Big open-world games often have moments like this — surprises that many players are expected to find. In Elden Ring, the elevator that took you to the underground was a secret when you started to play, but it was a secret that everyone who played long enough would uncover.

Riding The Bear

For my money, The Legend of Zelda: Breath of the Wild has the most secrets like this to discover. Its world was full of questions from the moment you emerged from the Shrine of Resurrection. Some were essentially mouse traps that every player would fall into, like the Stone Taluses that appear to be a simple boulder until you land on them, but then suddenly emerge from the ground to attack. Others required more experimentation on the player's part, like discovering that dragon parts are valuable and can be collected by shooting the serpentine beasts with arrows.

A key part of the appeal of BOTW was playing along at the same time as the rest of the online community, discovering some things for yourself and getting put onto other things by other players online or IRL. I remember finding out that I could kill Octoroks, collect their parts, then attach Octo Balloons to objects to make them float. Or, like, when I found out that Link could ride a bear if he was stealthy enough in approaching it. Or, when I found a boulder shaped like a sword atop a mountain. When a game is as big, detailed, and systemically driven as Breath of the Wild, you’re bound to run into lots of secrets — some authored, some emerging from those systems colliding — that make the game worth digging into.

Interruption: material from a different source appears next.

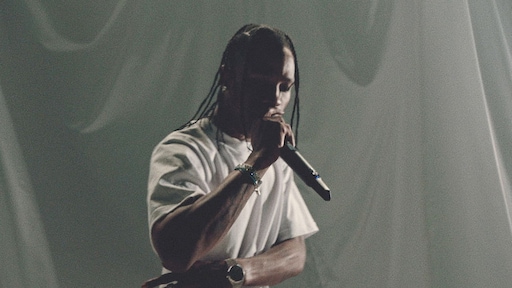 Travis Scott deelt studiebeurzen uit aan Afro-Amerikanen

GTA 4 and Breath of the Wild both give pointless rewards for finding all of a certain collectible. In BOTW, finding all Korok Seeds earns you a golden poop from Hetsu. In GTA 4, killing all 200 pigeons earns you a trophy and a helicopter parked on top of a building that you… need another chopper to reach.

Grand Theft Auto More

I fully expect Grand Theft Auto 6 to feel the same. Previous Grand Theft Auto games have had their share of secrets you could find by searching the world. Grand Theft Auto 5 has dozens of bespoke phone conversations which you could only hear by calling certain NPCs at specific moments in the game. You could find a hidden UFO crashed along the coast. In Grand Theft Auto 4, the Statue of Happiness was designed to look like Hillary Clinton holding a cup of 'Hot Coffee' — a nod to the hidden sex minigame in San Andreas that Clinton went after Rockstar for while serving as New York senator. There was a mini golf course where all the decorations were culled from previous Rockstar games.

As Rockstar ups the detail for GTA 6, ups the number of buildings players will be able to enter, ups the amount of explorable land, and ups the number of quests and NPCs and side activities, there will inevitably be more cool secrets to find in the world. I can't wait to be there on day one to discover them with everyone else.